Abstract

Background and Objective:Motion analysis is crucial for effective and timely rehabilitative interventions on people with motor disorders. Conventional marker-based (MB) gait analysis is highly time-consuming and calls for expensive equipment, dedicated facilities and personnel. Markerless (ML) systems may pave the way to less demanding gait monitoring, also in unsupervised environments (i.e., in telemedicine). However,scepticism on clinical usability of relevant outcome measures has hampered its use. ML is normally used to analyse treadmill walking, which is significantly different from the more physiological overground walking. This study aims to provide end-users with instructions on using a single-camera markerless system to obtain reliable motion data from overground walking, while clinicians will be instructed on the reliability of obtained quantities. Methods:The study compares kinematics obtained from ML systems to those concurrently obtained from marker-based systems, considering different stride counts and subject positioning within the capture volume. Results:The findings suggest that five straight walking trials are sufficient for collecting reliable kinematics with ML systems. Precision on joint kinematics decreased at the boundary of the capture volume. Excellent correlation was found between ML and MB systems for hip and knee angles (0.92<R2<0.96), with slightly lower correlations observed for ankle plantar-dorsiflexion.
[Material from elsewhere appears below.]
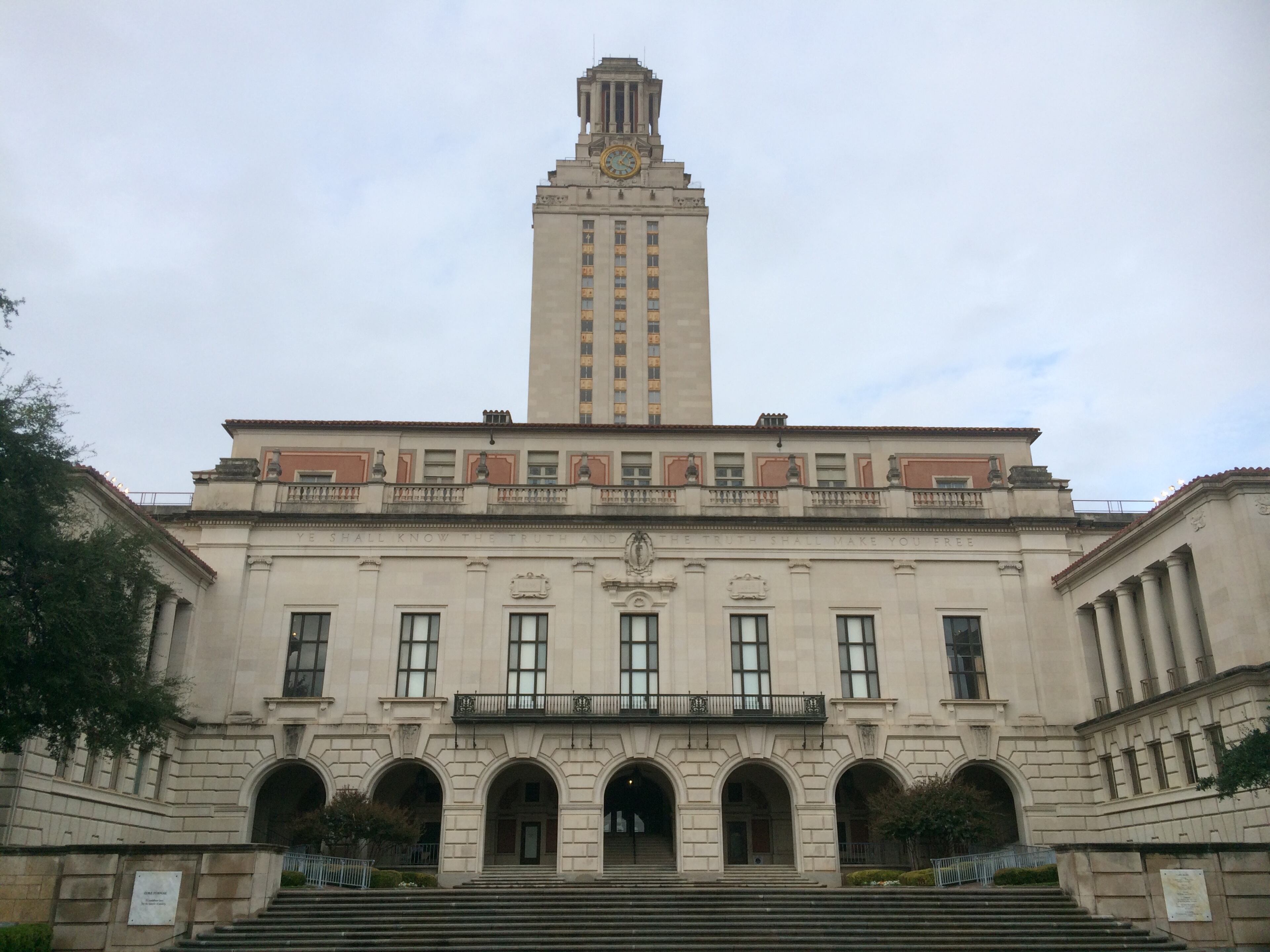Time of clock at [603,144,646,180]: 4:05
The Bland–Altman analysis indicated the largest bias for hip flexion/extension ([0.2∘,10.9∘]) and the smallest for knee joint ([0.1∘,0.8∘]) when comparing MB-PiG and MB-JC approaches. For MB-JC vs. ML-JC comparison, the largest bias was for the ankle joint ([1.2∘,11.8∘]), while the smallest was for the hip joint ([0.2∘,7.3∘]). Conclusion:Single-camera markerless motion capture systems have great potential in assessing human joint kinematics during overground walking. Clinicians can confidently rely on estimated joint kinematics while walking, enabling personalized interventions and improving accessibility to remote evaluation and rehabilitation services, as long as: (i) the camera is positioned to capture someone walking back and forth at least five times with good visibility of the entire body silhouette; (ii) the walking path is at least 2 m long; and (iii) images captured at the boundaries of the camera image plane should be discarded.